- AIM OF THE TASK:
Search the records for the string "camera" and return each line that has it.

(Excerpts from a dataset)
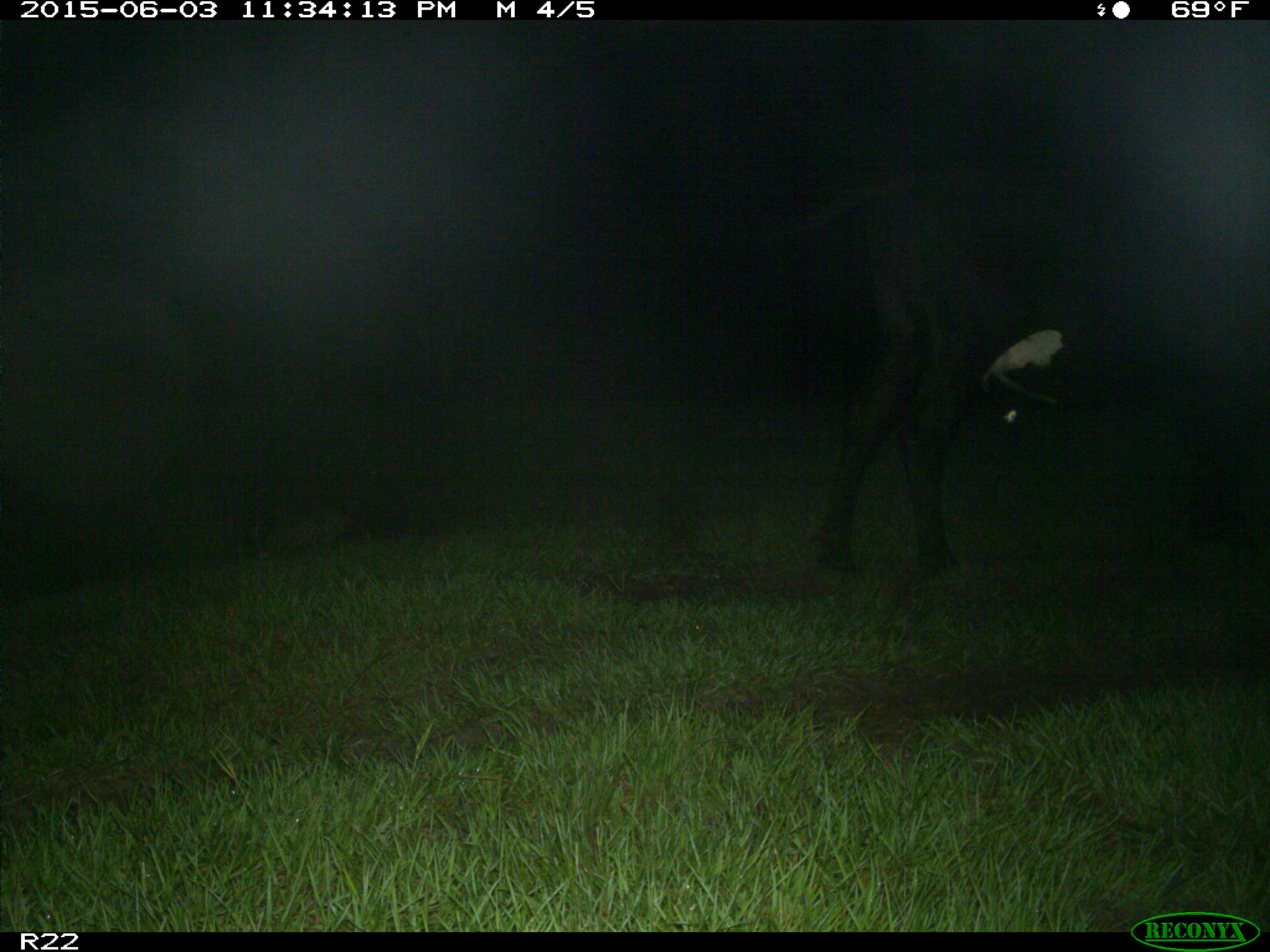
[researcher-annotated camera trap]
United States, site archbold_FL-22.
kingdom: Animalia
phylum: Chordata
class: Mammalia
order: Artiodactyla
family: Bovidae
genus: Bos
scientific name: Bos taurus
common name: domestic cow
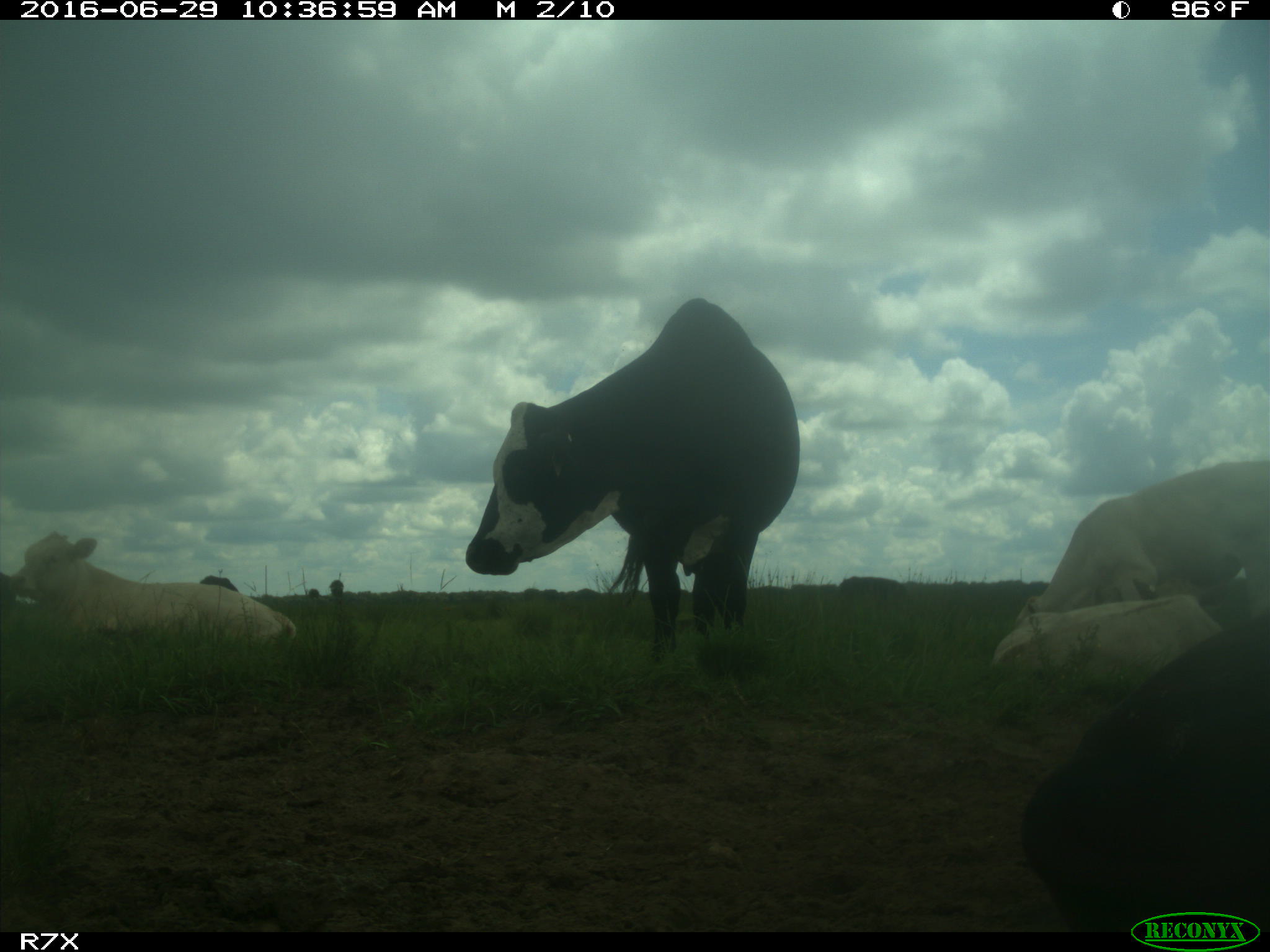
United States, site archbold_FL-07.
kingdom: Animalia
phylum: Chordata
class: Mammalia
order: Artiodactyla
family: Bovidae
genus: Bos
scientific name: Bos taurus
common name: domestic cow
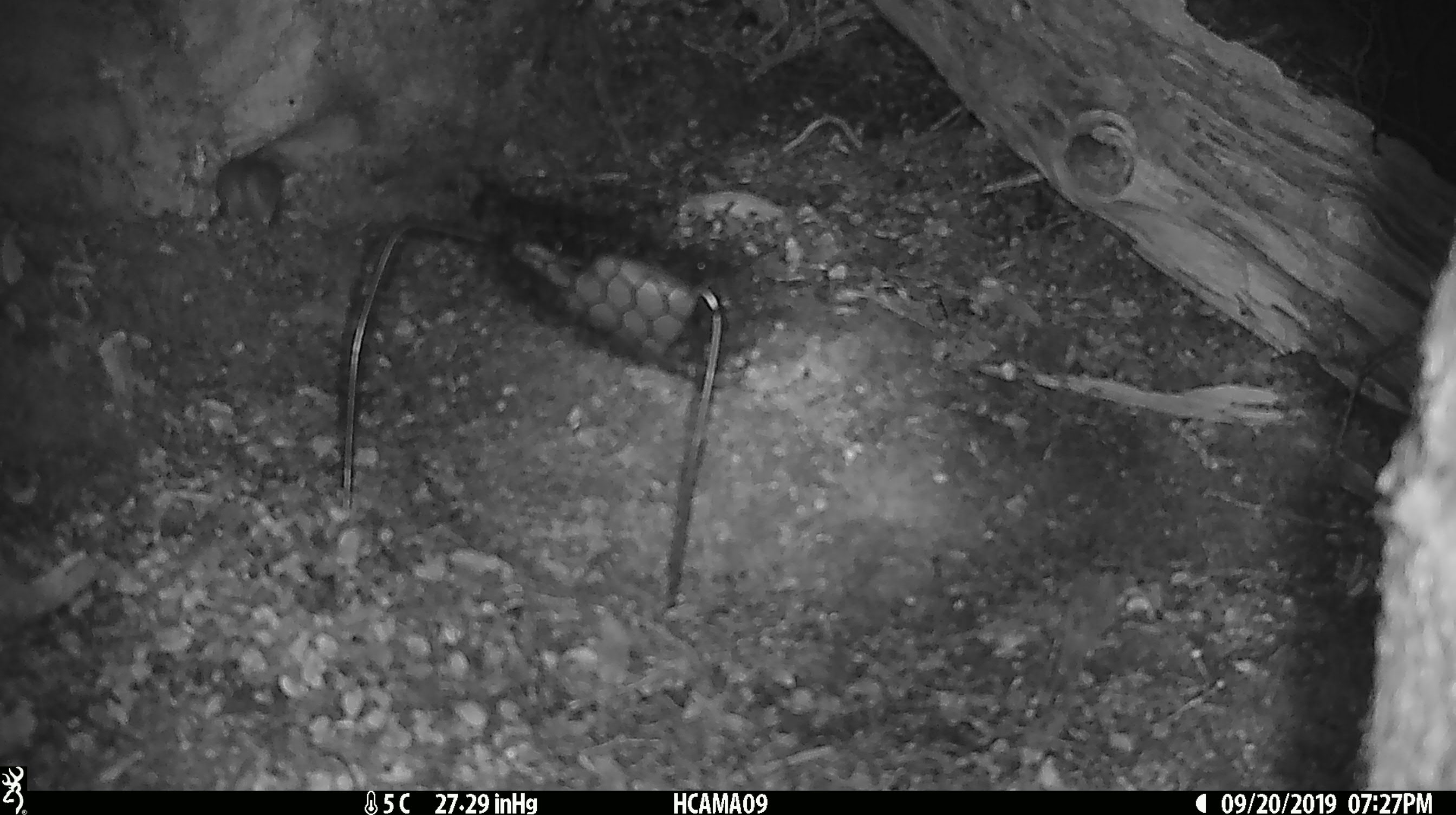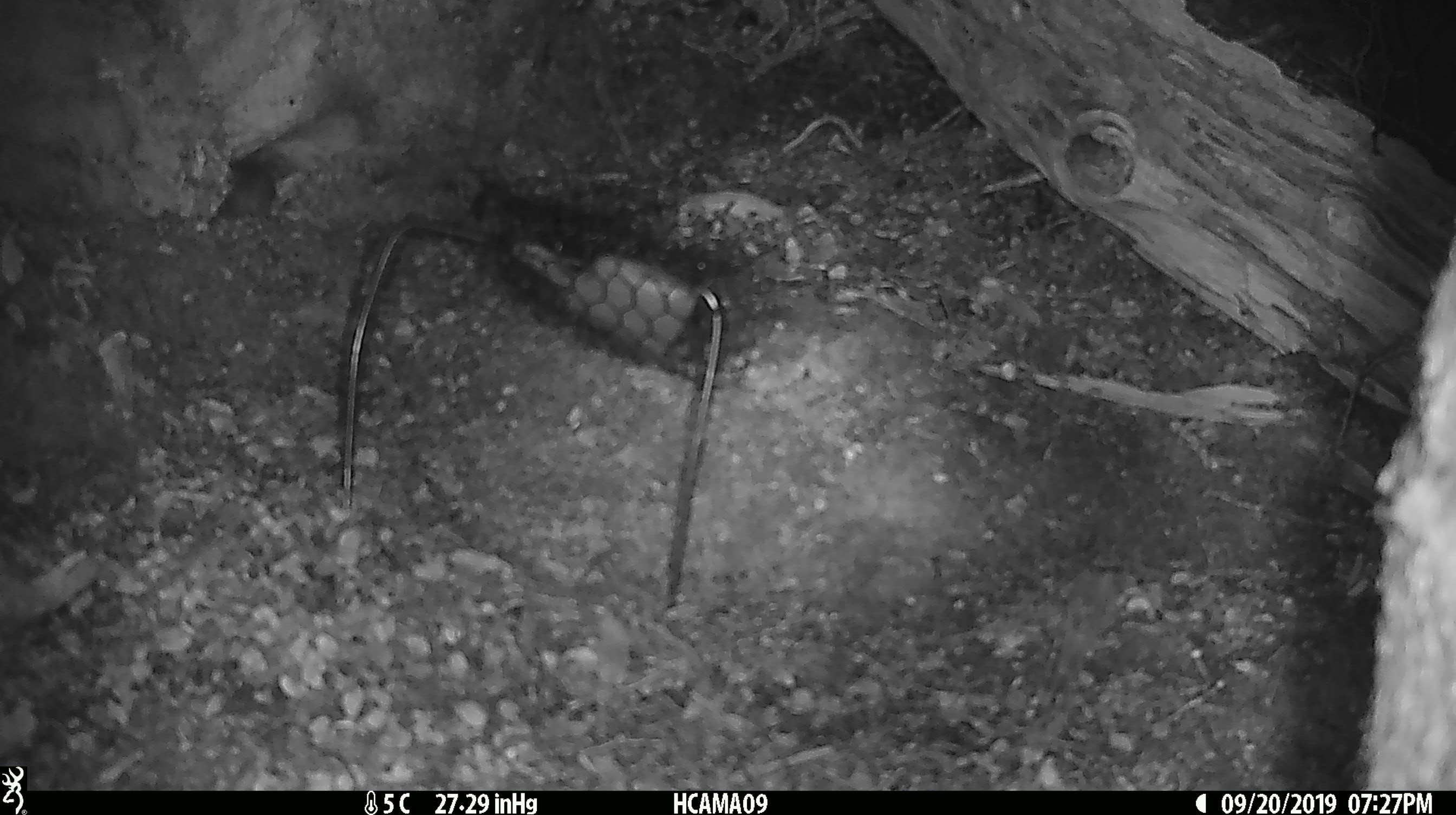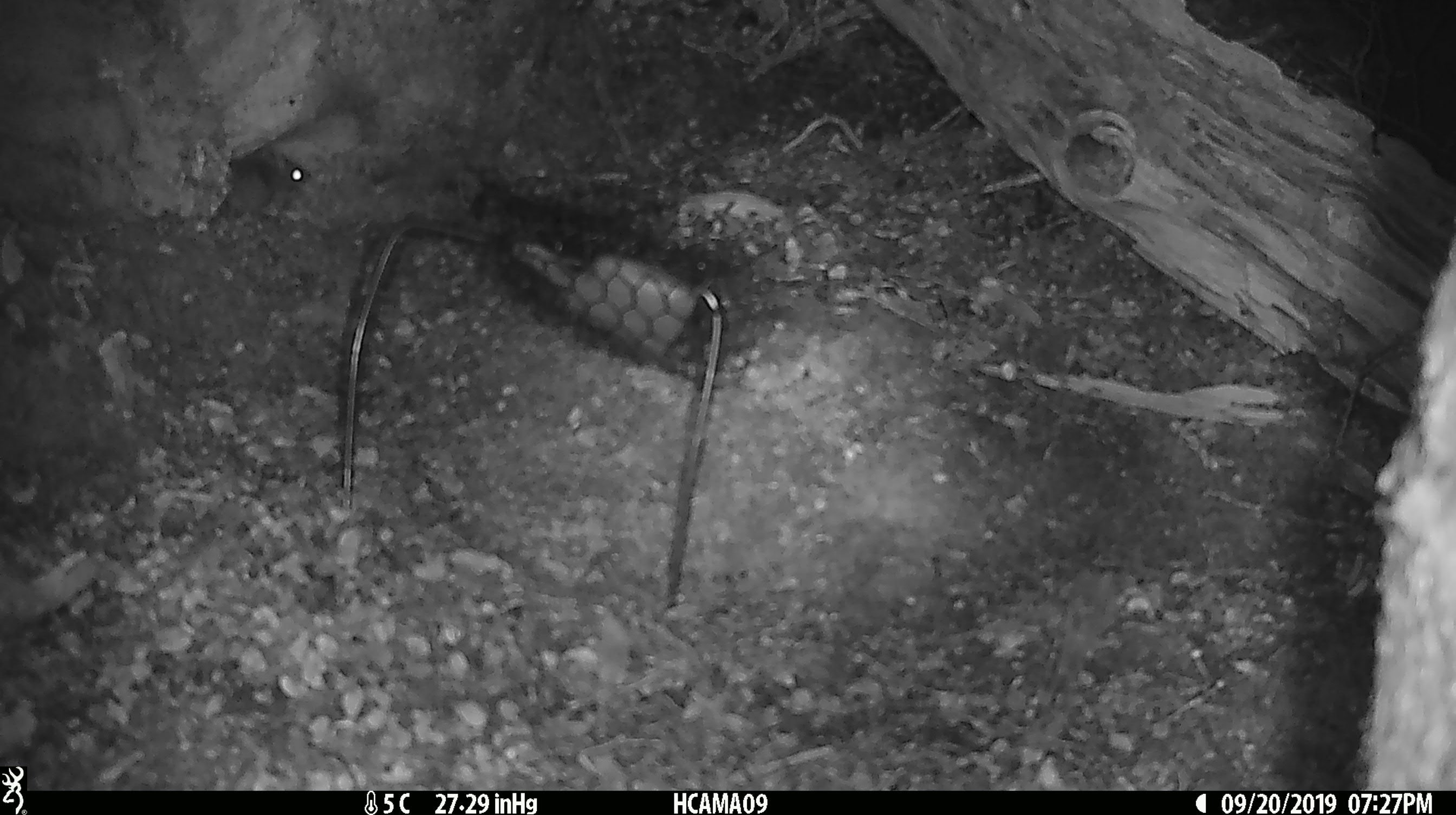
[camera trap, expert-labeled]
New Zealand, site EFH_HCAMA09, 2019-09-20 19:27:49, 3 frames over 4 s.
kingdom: Animalia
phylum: Chordata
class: Mammalia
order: Rodentia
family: Muridae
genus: Mus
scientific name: Mus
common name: mouse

- ANSWER TO THE PROBLEM:
[researcher-annotated camera trap]
[camera trap, expert-labeled]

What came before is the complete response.